The rumours started on a Thursday.
It began with the Perrin daughters; the three girls whose mother was a widow and who Aldric had been quietly checking on since his return. The eldest, Nan, was sixteen and had been one of the worst cases of the swelling sickness in the village. By the second week of Seraphel's presence in Ashenmere, Nan Perrin was walking again.
People noticed. They were a small village, and they had time to notice things, because the plague had taken everything else: the market, the mill-work, the ordinary business of life, and in the absence of ordinary business, recovery became something to watch.
"The healer-woman. From the south. She laid her hands on Nan Perrin."
"My grandmother says she came to our house in the night and touched Thomas's head, and he stopped burning."
"She doesn't eat. Has anyone seen her eat?"
Aldric brought the problem to Seraphel on Friday afternoon. She received it with the expression of someone who had been expecting it.
"They're calling you a miracle-worker," he said. "Which is either accurate or an understatement."
"The attention is dangerous. Ridley will hear."
"Ridley has already heard, I expect. The question is what we do." He sat across from her at the kitchen table. "We can't stop people talking.
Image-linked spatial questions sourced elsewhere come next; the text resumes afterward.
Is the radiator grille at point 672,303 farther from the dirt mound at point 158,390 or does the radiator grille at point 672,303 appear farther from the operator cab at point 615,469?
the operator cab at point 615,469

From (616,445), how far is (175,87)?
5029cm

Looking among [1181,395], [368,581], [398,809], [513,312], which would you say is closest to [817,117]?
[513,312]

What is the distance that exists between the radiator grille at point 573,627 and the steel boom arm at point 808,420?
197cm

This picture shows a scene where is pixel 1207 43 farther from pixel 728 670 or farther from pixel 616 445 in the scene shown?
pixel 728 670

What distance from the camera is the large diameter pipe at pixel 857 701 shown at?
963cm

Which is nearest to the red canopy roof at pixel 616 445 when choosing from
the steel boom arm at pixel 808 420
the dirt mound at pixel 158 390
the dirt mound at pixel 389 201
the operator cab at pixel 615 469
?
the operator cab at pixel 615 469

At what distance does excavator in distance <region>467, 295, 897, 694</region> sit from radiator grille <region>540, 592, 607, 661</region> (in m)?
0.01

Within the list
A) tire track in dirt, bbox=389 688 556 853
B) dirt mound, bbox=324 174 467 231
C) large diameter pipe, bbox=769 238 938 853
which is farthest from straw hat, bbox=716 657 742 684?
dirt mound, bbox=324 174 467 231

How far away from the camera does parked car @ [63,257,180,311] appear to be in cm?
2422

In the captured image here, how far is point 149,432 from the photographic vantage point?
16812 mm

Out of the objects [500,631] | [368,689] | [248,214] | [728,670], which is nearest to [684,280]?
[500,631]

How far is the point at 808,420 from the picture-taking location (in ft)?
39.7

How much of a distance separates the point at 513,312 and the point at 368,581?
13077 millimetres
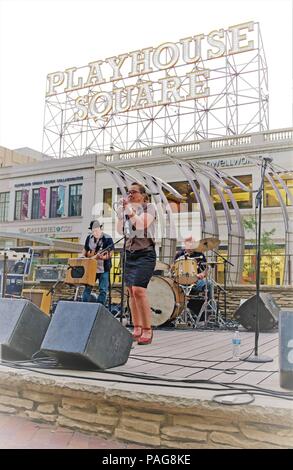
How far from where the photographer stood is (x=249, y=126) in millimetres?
18906

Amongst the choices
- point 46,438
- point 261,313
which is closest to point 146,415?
point 46,438

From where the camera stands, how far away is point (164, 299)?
21.9 ft

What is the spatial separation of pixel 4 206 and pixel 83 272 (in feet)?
63.1

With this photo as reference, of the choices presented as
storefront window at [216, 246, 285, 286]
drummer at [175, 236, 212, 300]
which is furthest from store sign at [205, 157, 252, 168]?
drummer at [175, 236, 212, 300]

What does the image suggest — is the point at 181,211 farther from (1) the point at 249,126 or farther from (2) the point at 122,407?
(2) the point at 122,407

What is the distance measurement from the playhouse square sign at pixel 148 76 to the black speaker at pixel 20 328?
1819cm

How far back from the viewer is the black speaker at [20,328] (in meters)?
3.12

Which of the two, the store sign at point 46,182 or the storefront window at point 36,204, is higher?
the store sign at point 46,182

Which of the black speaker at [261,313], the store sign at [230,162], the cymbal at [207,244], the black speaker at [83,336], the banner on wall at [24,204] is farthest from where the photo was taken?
the banner on wall at [24,204]

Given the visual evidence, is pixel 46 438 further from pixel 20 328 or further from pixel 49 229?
pixel 49 229

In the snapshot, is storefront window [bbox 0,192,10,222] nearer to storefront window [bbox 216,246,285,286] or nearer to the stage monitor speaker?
storefront window [bbox 216,246,285,286]

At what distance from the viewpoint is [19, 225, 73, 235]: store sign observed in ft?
69.5

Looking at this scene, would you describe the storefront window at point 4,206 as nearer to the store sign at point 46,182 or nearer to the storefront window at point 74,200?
the store sign at point 46,182

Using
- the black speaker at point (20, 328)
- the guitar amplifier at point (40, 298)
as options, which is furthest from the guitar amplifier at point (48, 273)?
the black speaker at point (20, 328)
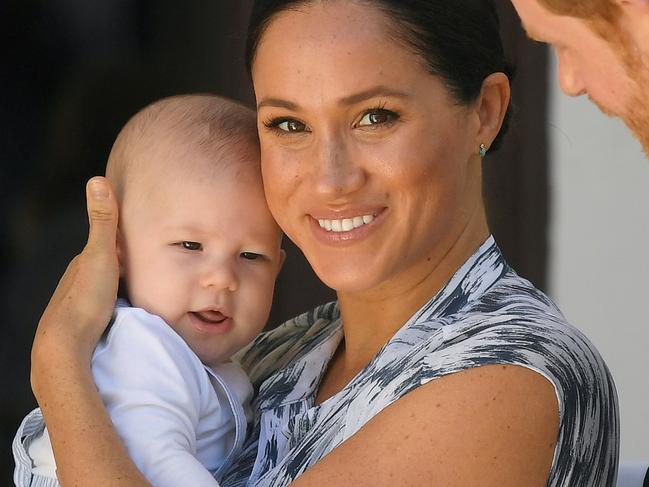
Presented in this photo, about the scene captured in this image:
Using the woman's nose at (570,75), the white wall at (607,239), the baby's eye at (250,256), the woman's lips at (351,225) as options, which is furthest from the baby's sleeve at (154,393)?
the white wall at (607,239)

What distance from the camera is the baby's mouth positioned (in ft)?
8.11

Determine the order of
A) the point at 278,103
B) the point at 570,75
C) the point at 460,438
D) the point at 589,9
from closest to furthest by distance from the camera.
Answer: the point at 589,9 < the point at 570,75 < the point at 460,438 < the point at 278,103

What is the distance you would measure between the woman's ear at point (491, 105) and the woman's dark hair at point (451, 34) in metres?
0.02

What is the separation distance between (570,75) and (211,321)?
978 mm

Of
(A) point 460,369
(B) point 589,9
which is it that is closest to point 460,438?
(A) point 460,369

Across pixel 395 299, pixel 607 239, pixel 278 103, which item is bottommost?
pixel 607 239

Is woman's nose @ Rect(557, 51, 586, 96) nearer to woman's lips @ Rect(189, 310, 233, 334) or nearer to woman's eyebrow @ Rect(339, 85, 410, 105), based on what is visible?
woman's eyebrow @ Rect(339, 85, 410, 105)

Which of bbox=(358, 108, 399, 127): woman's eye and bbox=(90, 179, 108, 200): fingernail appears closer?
bbox=(358, 108, 399, 127): woman's eye

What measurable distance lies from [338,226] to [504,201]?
2133mm

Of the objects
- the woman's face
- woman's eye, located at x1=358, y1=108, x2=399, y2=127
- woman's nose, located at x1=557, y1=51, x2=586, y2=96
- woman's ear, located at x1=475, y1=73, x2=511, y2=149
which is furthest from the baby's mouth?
woman's nose, located at x1=557, y1=51, x2=586, y2=96

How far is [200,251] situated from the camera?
8.11ft

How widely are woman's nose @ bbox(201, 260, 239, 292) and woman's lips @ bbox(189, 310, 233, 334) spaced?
5 centimetres

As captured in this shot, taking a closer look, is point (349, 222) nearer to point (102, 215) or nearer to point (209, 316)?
point (209, 316)

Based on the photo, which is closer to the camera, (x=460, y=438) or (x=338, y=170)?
(x=460, y=438)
We could reduce the visibility of what you're doing, but that means helping fewer people, and I'm not prepared to"
"Neither am I."
He looked at her. She said it with a flatness that made it clear it wasn't a surprise to her either. "When did that happen?" he asked.
"I do not know what you mean."
"When did you go from 'I cannot intervene further' to 'neither am I' in the same breath? That's a significant distance, Seraphel."
She was quiet, her hands flat on the table, "said Agnes Thatcher's grandson. Thomas. When the breathing eased." She looked at her own hands. "I have watched a great many people breathe their last. I have observed the cessation of breathing as data. Information about the progression of an event." A pause. "I watched Thomas Thatcher breathe more easily, and it was not data. It was" She stopped. "I do not have the right word."
"Relief," he said.
She looked up. "Yes. Relief." Saying the word as if she were testing its weight. "Is it always that physical? The feeling of relief?"
"Usually, yes. The body does most of the feeling."
"I see." She was quiet again. Then: "We will manage the visibility as best we can. But I will not stop."
"Good," Aldric said.
They looked at each other across the kitchen table. Neither of them said what they were both beginning to think: that the distance between what she was and what she was becoming was narrowing in ways that had nothing to do with the plague, and everything to do with this table, and the fire, and the forty-one days that had passed since she first came to this house.